> **Document**:
En dépit d'un manque de rythme évident, de quelques effets datés et d'un contraste frappant entre l'absence d'intensité des scènes reprises (pour qui connaît le manga) et la tension palpable des scènes réécrites (les dénouements, tout particulièrement, sont exemplaires !), difficile de ne pas être fasciné par le face-à-face (qu'on aurait aimé entièrement réimaginé, pour le coup), et on se surprend à "vibrer" Death Note, malgré toute la réserve dont on s'est promis de faire preuve initialement.
Mention spéciale, d'ailleurs, à la musique d'un Kenji Kawai qu'on ne présente plus, prenant dans ses traditionnelles toiles synthé (tendance Patlabor 2) des lignes de guitare électrique bourdonnantes, lourdes et oppressantes tout juste ce qu'il faut.

> **Exercices**:
[A] Recopiez le passage de la critique sur Death Note en commençant par « En dépit d'un » et en allant jusqu'à « ce qu'il faut. », en renommant « musique » en « bande originale ».
[B] Indiquez si chacune des affirmations suivantes s'accorde avec la critique sur Death Note, en répondant par oui ou par non et en citant les mots décisifs du texte. (i) La musique est l'œuvre de Kenji Kawai. (ii) Les scènes reprises du manga sont présentées comme particulièrement intenses. (iii) Les dénouements sont jugés décevants.

> **Données fournies**:
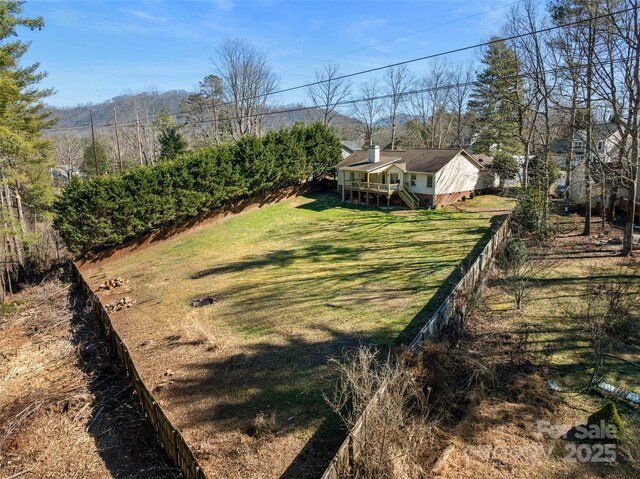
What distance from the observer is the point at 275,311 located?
13.2 m

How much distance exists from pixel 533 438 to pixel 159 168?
75.1ft

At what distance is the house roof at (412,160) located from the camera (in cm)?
2852

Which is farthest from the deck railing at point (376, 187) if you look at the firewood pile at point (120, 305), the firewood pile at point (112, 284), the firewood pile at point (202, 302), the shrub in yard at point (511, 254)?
the firewood pile at point (120, 305)

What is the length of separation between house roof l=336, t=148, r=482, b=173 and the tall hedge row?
10.9 ft

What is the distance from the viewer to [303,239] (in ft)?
75.1

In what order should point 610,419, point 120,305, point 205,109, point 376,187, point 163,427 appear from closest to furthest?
point 610,419 → point 163,427 → point 120,305 → point 376,187 → point 205,109

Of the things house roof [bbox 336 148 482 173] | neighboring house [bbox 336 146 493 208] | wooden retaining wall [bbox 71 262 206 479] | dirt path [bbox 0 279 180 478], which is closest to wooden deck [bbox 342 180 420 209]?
neighboring house [bbox 336 146 493 208]

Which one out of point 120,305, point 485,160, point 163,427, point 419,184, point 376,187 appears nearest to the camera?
point 163,427

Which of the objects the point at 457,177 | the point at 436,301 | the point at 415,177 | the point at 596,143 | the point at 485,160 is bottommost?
the point at 436,301

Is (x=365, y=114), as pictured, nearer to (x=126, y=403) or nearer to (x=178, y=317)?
(x=178, y=317)

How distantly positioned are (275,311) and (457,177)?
21.6 metres

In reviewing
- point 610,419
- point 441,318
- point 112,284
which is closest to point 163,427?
point 441,318

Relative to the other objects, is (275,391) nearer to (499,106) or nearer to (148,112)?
(499,106)

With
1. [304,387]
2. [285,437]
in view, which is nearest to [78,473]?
[285,437]
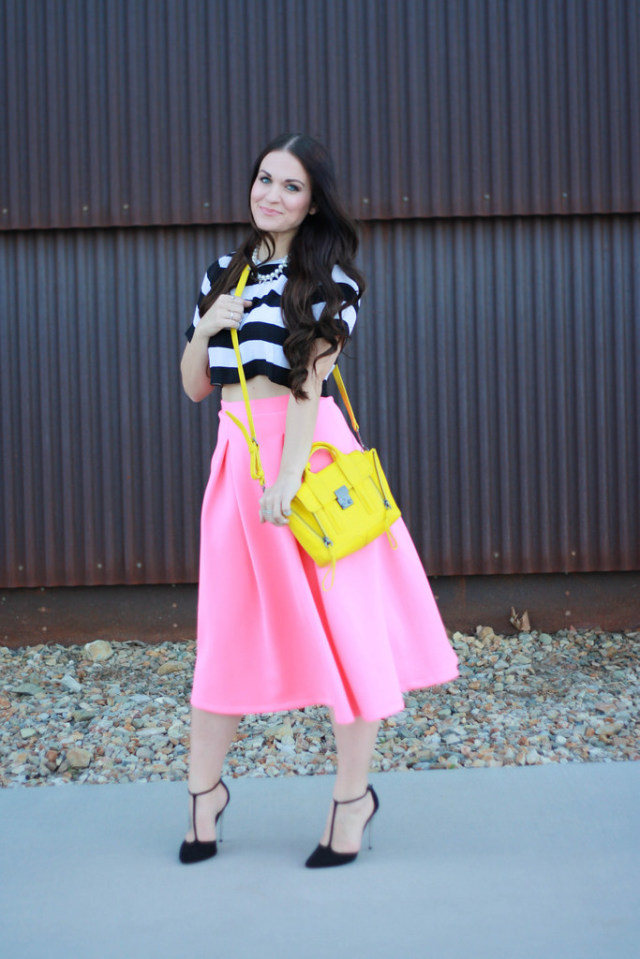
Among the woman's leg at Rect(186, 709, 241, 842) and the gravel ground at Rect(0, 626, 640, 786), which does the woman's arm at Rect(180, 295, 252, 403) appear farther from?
the gravel ground at Rect(0, 626, 640, 786)

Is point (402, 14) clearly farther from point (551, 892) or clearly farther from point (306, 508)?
point (551, 892)

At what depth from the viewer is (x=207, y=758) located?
7.55 ft

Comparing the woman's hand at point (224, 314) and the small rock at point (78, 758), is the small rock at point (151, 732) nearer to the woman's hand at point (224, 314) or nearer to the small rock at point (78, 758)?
the small rock at point (78, 758)

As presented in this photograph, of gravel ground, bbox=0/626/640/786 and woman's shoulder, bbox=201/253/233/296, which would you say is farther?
gravel ground, bbox=0/626/640/786

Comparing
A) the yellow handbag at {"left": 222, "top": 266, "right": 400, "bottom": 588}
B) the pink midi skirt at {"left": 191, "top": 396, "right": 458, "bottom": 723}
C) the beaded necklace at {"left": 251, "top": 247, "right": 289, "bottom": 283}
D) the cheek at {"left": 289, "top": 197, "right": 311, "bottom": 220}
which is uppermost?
the cheek at {"left": 289, "top": 197, "right": 311, "bottom": 220}

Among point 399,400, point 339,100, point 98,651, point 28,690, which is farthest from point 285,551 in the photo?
point 339,100

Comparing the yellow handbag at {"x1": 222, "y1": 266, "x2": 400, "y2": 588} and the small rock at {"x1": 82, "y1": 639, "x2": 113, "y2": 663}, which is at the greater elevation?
the yellow handbag at {"x1": 222, "y1": 266, "x2": 400, "y2": 588}

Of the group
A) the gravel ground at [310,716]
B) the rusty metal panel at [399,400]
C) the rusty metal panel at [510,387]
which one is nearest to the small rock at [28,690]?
the gravel ground at [310,716]

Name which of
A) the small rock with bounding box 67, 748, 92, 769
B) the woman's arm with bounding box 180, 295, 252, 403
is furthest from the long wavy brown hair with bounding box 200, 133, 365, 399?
the small rock with bounding box 67, 748, 92, 769

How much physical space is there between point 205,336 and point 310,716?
2.14m

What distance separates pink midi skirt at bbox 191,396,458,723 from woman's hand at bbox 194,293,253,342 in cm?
19

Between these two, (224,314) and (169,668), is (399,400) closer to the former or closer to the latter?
Result: (169,668)

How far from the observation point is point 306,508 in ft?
7.02

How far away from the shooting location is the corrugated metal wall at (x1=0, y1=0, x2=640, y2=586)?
187 inches
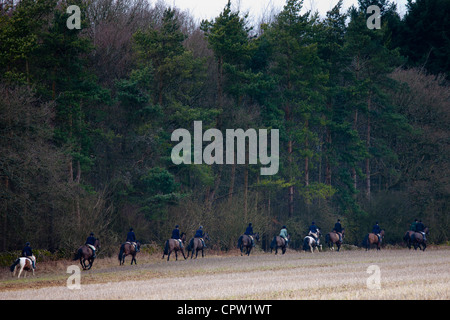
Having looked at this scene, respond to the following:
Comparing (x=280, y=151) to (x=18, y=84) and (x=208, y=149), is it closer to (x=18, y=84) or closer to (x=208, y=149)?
(x=208, y=149)

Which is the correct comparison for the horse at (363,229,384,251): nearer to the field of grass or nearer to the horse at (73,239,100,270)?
the field of grass

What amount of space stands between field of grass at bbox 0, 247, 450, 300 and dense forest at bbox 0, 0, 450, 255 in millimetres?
5356

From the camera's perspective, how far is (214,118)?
40719 millimetres

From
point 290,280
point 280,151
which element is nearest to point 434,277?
point 290,280

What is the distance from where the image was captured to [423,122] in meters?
47.5

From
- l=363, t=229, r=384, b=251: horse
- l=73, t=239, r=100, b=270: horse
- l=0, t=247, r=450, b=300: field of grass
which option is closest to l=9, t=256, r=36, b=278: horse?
l=0, t=247, r=450, b=300: field of grass

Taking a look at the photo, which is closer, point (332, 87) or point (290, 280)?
point (290, 280)

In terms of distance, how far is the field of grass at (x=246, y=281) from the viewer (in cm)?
1555

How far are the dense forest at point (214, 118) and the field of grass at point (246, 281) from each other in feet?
17.6

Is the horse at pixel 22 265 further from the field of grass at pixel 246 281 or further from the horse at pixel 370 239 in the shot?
the horse at pixel 370 239

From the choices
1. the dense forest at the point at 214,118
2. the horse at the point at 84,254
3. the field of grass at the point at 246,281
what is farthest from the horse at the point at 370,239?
the horse at the point at 84,254

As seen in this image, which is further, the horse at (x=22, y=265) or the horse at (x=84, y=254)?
the horse at (x=84, y=254)

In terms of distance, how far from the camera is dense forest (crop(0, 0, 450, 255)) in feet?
94.3
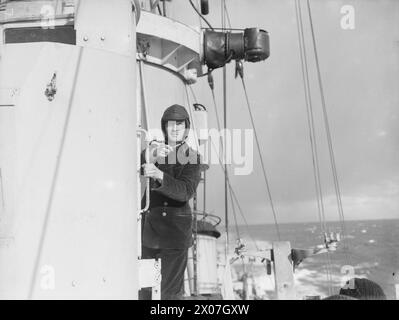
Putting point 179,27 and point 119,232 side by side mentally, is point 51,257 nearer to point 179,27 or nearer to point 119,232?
point 119,232

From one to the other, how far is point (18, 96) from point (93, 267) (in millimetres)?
877

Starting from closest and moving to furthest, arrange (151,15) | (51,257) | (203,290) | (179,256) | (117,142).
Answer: (51,257) < (117,142) < (179,256) < (151,15) < (203,290)

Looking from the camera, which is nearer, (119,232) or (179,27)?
(119,232)

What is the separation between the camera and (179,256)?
3750 millimetres

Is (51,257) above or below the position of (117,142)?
below

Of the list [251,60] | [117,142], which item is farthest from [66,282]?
[251,60]

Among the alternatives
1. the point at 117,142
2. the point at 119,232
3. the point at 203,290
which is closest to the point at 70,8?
the point at 117,142

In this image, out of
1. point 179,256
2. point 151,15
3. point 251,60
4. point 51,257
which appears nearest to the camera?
point 51,257

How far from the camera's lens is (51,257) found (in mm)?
2486

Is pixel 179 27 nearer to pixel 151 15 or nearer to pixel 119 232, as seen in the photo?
pixel 151 15

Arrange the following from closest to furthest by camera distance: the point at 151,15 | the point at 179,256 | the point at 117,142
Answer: the point at 117,142 → the point at 179,256 → the point at 151,15

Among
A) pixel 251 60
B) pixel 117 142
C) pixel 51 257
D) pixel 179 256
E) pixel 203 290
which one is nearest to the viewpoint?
pixel 51 257

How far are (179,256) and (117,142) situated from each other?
1325 mm
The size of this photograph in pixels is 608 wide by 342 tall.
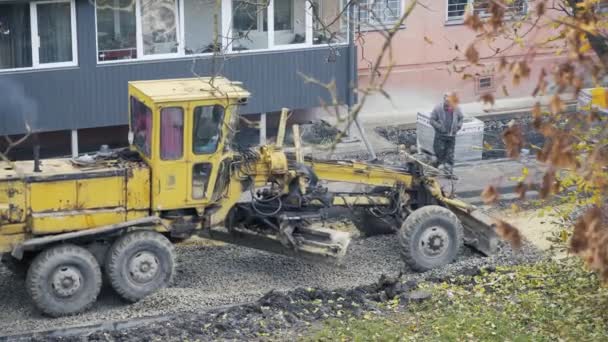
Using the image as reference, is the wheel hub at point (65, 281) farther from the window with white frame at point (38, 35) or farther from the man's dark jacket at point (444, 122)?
the man's dark jacket at point (444, 122)

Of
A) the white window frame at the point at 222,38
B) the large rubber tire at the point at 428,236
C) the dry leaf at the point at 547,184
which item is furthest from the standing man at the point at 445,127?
the dry leaf at the point at 547,184

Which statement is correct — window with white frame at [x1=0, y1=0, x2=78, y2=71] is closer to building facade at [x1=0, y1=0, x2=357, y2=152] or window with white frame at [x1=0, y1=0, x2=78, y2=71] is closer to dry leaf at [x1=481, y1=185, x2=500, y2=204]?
building facade at [x1=0, y1=0, x2=357, y2=152]

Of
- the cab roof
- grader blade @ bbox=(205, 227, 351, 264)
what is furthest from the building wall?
the cab roof

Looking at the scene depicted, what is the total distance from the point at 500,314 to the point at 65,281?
484 centimetres

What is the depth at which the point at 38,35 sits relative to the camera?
18.4 meters

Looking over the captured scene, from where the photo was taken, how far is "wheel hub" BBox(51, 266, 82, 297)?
41.0 feet

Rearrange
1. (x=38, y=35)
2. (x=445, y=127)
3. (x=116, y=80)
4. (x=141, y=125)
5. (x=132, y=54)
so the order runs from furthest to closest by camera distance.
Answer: (x=132, y=54) → (x=445, y=127) → (x=116, y=80) → (x=38, y=35) → (x=141, y=125)

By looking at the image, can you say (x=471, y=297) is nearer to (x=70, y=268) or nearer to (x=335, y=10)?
(x=70, y=268)

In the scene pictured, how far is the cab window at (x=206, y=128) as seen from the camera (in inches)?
506

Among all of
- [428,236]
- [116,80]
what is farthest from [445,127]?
[116,80]

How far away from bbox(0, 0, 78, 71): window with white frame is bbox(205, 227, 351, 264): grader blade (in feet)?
20.4

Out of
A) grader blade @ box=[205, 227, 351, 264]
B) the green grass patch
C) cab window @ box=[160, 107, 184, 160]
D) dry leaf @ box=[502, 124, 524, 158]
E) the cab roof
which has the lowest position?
the green grass patch

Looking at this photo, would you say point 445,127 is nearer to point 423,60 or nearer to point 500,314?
point 423,60

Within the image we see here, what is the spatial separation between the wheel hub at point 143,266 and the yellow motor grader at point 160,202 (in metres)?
0.01
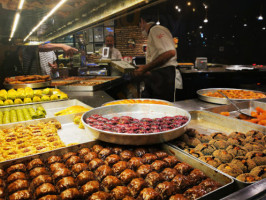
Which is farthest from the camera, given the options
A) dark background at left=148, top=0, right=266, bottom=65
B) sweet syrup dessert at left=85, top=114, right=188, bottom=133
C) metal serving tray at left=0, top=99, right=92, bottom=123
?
dark background at left=148, top=0, right=266, bottom=65

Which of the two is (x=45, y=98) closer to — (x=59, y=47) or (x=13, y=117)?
(x=13, y=117)

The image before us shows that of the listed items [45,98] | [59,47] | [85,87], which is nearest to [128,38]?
[59,47]

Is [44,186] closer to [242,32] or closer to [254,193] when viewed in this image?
[254,193]

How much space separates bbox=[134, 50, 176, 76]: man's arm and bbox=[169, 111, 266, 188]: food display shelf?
2.08 m

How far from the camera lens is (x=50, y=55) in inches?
206

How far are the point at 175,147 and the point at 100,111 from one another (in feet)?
2.66

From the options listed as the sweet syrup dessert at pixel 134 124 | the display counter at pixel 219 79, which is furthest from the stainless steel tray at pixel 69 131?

> **Corrigés**:
[A]
En dépit d'un manque de rythme évident, de quelques effets datés et d'un contraste frappant entre l'absence d'intensité des scènes reprises (pour qui connaît le manga) et la tension palpable des scènes réécrites (les dénouements, tout particulièrement, sont exemplaires !), difficile de ne pas être fasciné par le face-à-face (qu'on aurait aimé entièrement réimaginé, pour le coup), et on se surprend à "vibrer" Death Note, malgré toute la réserve dont on s'est promis de faire preuve initialement.
Mention spéciale, d'ailleurs, à la bande originale d'un Kenji Kawai qu'on ne présente plus, prenant dans ses traditionnelles toiles synthé (tendance Patlabor 2) des lignes de guitare électrique bourdonnantes, lourdes et oppressantes tout juste ce qu'il faut.

[B]
(i) Oui : « la musique d'un Kenji Kawai qu'on ne présente plus ».
(ii) Non : « l'absence d'intensité des scènes reprises ».
(iii) Non : « les dénouements, tout particulièrement, sont exemplaires ».